Passamos de 13 mil mortes por coronavírus no Brasil, mas ainda assim o noticiário político insiste em se sobrepor a uma pandemia devastadora. Na manhã desta quinta-feira (14), não foi diferente. O Diário Oficial da União trouxe publicada a Medida Provisória assinada pelo presidente da República que blinda agentes públicos de responsabilização por "ação e omissão" no combate à covid-19. Diz o texto, assinado também pelos ministros Paulo Guedes, da Economia, e Wagner de Campos Rosário, da Controladoria-Geral da União.
"Os agentes públicos somente poderão ser responsabilizados nas esferas civil e administrativa se agirem ou se omitirem com dolo ou erro grosseiro pela prática de atos relacionados, direta ou indiretamente, com as medidas de combate ao coronavírus”.
O documento esclarece ainda a definição de erro grosseiro, para efeitos de responsabilização: "manifesto, evidente e inescusável praticado com culpa grave, caracterizado por ação ou omissão com elevado grau de negligência, imprudência ou imperícia". Um raciocínio desprovido de profundidade apontaria que o presidente legisla em causa própria. E aqui não estamos falando de troca na Polícia Federal, tá OK?

--

Tarefas obrigatórias
(a) Indique se cada afirmação abaixo está de acordo com o texto sobre a medida provisória, respondendo sim ou não e citando as palavras do texto que decidem a questão. (i) A medida provisória também foi assinada pelo ministro da Economia, Paulo Guedes. (ii) A medida provisória saiu no Diário Oficial da União numa sexta-feira. (iii) A definição de erro grosseiro abrange ação ou omissão com elevado grau de negligência, imprudência ou imperícia.
(b) Prossiga com o texto sobre a medida provisória a partir da última frase apresentada.

--

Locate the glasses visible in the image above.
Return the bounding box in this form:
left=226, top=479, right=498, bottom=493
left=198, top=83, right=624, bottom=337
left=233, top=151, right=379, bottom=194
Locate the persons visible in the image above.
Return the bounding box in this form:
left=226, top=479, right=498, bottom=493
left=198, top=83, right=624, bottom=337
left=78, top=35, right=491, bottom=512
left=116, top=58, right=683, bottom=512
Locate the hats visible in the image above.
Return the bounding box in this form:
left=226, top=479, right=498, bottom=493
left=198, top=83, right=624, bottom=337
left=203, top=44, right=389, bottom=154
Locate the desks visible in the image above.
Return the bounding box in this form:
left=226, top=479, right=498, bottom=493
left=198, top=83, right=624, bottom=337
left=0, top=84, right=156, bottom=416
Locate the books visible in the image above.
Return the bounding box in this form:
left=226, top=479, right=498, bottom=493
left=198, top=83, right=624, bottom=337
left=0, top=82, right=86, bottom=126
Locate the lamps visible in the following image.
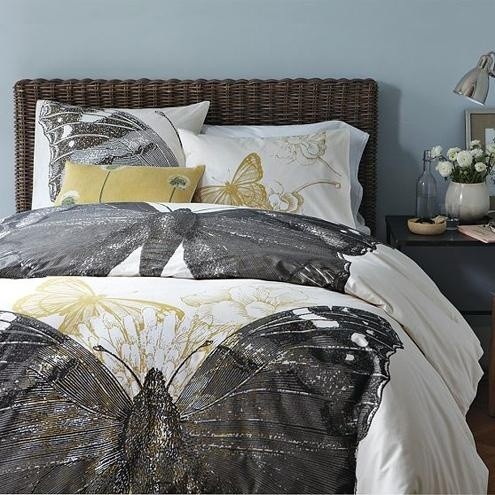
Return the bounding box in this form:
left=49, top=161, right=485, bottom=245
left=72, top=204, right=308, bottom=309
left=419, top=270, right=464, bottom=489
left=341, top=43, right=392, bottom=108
left=453, top=51, right=495, bottom=106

--

Respostas fornecidas
(a)
(i) Sim: "assinado também pelos ministros Paulo Guedes, da Economia".
(ii) Não: "Na manhã desta quinta-feira (14)".
(iii) Sim: "caracterizado por ação ou omissão com elevado grau de negligência, imprudência ou imperícia".

(b)
O fato é que a Medida Provisória, caro leitor, mais uma vez tira o foco daquele que deveria ser o nosso ponto central de preocupação, em meio a uma doença de ordem global: as pessoas. Diariamente, centenas de brasileiros e brasileiras enterram filhos, pais, avôs e avós, sem sequer ter a chance de se despedir porque o caixão precisa estar lacrado. Pense na dor dessas famílias, presidente. Se o senhor tem apreço pela segurança dos seus filhos, como alega, imagine só não poder sequer dar adeus a um familiar.
O desespero - e a desinformação, também - é tão grande que uma família de Cairu, na Bahia, simplesmente descumpriu a ordem posta pelas autoridades e resolveu abrir o caixão lacrado, durante o velório. Resultado, além da dor da perda: outras cinco pessoas testaram positivo para o coronavírus.
Pense, presidente, naquelas pessoas que perderam a renda e que, por alguma razão, ainda não conseguiram ter acesso ao benefício emergencial que seu governo corretamente disponibilizou para os mais vulneráveis. Como explicar a uma criança que não há o que comer? Imagine quantas mulheres vítimas de violência doméstica tiveram sua dor multiplicada porque passaram a conviver ainda mais de perto com o agressor durante a quarentena. E se o debate pender para o lado econômico, imagine milhares de empreendedores que viram sonhos e esperança despencarem a partir do fechamento de seus pequenos negócios durante a crise. Reflita sobre aqueles que ainda perderão seus empregos.
É redundante dizer que precisamos de lucidez e responsabilidade neste momento. Mas a surrealidade dos episódio diários envolvendo o Palácio do Planalto não nos dá escapatória. Gestores públicos, sim, são responsáveis. E, por dever Constitucional, não deveriam ser omissos sob nenhuma circunstância.